Without providing the supporting cable in its database of the leaks , The Guardian also reports that

the hacker attacks which forced Google to quit China in January were orchestrated by a senior member of the Politburo who typed his own name into the global version of the search engine and found articles criticising him personally.

The New York Times, another recipient of the leaked cables, adds that

The Google hacking was part of a coordinated campaign of computer sabotage carried out by government operatives, private security experts and Internet outlaws recruited by the Chinese government. They have broken into American government computers and those of Western allies, the Dalai Lama and American businesses since 2002, cables said.

The New York Times also reports that “American and South Korean officials have discussed the prospects for a unified Korea, should the North’s economic troubles and political transition lead the state to implode. The South Koreans even considered commercial inducements to China, according to the American ambassador to Seoul. She told Washington in February that South Korean officials believe that the right business deals would ‘help salve’ China’s ‘concerns about living with a reunified Korea’ that is in a ‘benign alliance’ with the United States.”
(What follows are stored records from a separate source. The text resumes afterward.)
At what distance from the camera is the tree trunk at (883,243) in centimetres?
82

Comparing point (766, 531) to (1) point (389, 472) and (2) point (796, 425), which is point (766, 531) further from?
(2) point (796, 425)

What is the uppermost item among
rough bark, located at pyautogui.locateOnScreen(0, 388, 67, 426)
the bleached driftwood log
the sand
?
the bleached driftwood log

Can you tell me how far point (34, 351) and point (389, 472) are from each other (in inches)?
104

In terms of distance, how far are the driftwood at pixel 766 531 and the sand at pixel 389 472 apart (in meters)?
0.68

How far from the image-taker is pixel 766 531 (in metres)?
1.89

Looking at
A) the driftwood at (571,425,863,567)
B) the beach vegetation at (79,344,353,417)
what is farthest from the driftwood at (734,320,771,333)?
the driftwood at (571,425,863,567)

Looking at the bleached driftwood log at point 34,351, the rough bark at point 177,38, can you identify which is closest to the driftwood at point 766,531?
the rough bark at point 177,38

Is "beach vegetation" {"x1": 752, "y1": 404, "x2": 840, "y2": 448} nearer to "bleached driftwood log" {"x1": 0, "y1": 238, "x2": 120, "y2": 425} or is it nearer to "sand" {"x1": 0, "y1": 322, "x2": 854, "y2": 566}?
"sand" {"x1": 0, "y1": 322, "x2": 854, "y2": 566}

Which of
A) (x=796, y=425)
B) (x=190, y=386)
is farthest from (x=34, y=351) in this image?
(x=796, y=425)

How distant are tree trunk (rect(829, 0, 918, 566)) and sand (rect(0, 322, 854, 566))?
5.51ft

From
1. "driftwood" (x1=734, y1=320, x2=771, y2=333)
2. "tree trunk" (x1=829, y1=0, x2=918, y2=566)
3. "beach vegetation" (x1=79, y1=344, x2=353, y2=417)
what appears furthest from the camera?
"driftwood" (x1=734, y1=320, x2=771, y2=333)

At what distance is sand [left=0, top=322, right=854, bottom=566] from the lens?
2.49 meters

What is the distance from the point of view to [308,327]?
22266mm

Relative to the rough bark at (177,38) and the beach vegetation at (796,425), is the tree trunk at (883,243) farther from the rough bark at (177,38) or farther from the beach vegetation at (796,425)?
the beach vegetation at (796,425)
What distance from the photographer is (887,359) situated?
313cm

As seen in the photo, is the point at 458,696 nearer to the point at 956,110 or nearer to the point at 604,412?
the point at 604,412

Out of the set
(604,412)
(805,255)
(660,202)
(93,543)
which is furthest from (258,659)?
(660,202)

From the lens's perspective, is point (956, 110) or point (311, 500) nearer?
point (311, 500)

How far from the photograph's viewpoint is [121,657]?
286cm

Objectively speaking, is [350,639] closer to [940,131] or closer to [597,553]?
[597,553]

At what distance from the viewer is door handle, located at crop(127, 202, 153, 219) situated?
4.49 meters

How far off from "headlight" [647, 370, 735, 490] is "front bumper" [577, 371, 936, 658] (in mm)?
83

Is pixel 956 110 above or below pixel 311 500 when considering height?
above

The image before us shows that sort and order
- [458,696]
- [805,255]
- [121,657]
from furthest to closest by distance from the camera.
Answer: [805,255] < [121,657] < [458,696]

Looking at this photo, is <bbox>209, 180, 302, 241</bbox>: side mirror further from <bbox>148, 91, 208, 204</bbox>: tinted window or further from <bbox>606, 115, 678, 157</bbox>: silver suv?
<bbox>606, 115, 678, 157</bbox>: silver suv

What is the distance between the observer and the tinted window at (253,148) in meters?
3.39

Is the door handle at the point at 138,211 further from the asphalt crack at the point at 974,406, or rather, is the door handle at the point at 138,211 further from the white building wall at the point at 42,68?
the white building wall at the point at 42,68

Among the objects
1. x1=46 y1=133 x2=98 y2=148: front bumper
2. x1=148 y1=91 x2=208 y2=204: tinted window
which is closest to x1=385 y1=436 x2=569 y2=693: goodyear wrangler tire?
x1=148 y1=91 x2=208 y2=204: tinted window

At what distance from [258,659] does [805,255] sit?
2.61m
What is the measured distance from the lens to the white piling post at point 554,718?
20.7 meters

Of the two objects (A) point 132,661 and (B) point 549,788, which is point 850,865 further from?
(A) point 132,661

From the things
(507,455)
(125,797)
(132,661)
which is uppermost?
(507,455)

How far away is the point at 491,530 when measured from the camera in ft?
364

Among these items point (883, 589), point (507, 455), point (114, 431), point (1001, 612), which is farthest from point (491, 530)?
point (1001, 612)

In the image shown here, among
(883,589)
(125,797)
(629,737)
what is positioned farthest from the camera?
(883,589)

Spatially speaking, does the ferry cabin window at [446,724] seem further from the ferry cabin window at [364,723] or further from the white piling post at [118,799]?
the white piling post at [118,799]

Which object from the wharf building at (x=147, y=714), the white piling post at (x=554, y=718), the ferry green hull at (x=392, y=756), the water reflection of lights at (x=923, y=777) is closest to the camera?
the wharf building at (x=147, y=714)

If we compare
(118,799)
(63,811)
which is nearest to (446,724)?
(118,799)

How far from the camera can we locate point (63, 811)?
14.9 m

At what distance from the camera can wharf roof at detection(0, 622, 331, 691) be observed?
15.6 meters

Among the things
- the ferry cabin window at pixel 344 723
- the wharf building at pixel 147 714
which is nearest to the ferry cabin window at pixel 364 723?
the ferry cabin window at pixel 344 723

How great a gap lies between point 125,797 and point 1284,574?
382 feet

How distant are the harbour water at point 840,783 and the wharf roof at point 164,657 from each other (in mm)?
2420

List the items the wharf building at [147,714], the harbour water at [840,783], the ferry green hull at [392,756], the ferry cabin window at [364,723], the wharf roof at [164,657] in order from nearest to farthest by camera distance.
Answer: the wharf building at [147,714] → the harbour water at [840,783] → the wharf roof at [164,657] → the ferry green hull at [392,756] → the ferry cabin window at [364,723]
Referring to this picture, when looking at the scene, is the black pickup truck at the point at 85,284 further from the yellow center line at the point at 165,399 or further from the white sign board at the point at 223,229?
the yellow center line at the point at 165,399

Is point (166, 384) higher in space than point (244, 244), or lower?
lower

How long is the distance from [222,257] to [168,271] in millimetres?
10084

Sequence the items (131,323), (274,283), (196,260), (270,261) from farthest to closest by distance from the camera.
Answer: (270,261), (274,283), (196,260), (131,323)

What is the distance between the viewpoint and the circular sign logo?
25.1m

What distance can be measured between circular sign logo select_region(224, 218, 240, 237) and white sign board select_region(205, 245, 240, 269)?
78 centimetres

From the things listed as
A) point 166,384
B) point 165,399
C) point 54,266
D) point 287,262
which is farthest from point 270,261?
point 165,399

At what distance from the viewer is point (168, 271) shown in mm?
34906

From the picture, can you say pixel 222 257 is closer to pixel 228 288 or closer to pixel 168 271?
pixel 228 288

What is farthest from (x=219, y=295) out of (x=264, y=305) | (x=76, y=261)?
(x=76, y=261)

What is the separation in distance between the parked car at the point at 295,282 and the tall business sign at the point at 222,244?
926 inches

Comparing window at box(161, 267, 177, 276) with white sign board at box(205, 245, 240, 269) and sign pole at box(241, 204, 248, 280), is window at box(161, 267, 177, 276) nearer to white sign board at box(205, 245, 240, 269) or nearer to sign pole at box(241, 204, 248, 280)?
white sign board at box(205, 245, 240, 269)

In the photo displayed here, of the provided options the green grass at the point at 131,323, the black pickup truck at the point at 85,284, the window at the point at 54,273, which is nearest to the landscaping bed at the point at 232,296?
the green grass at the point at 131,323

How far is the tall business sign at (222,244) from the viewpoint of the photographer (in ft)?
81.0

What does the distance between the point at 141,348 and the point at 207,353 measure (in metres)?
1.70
A cable from May 2009 also reveals that China felt that the “lever of economic development” had not been used effectively on North Korea in the six-party talks, and that the further sanctions being pushed by the West wouldn’t work. As with Iran, Chinese officials have been telling the Americans that they need to take the lead through a bilateral dialogue with Pyongyang to get the international talks going again. A cable from December 2009, summarizing China’s advice to the U.S. on what reassurances it should give North Korea about its intentions, gives a good sense of why Kim Jong Il’s regime feels its back is against the wall.

It also contains the best piece of diplomatic understatement in all the leaked cables we’ve seen. Wang Jiarui, who heads the Party’s department dealing with other Communist Parties, told the Americans that “it was impossible to predict North Korean behavior through ‘normal’ means of reading public indicators”.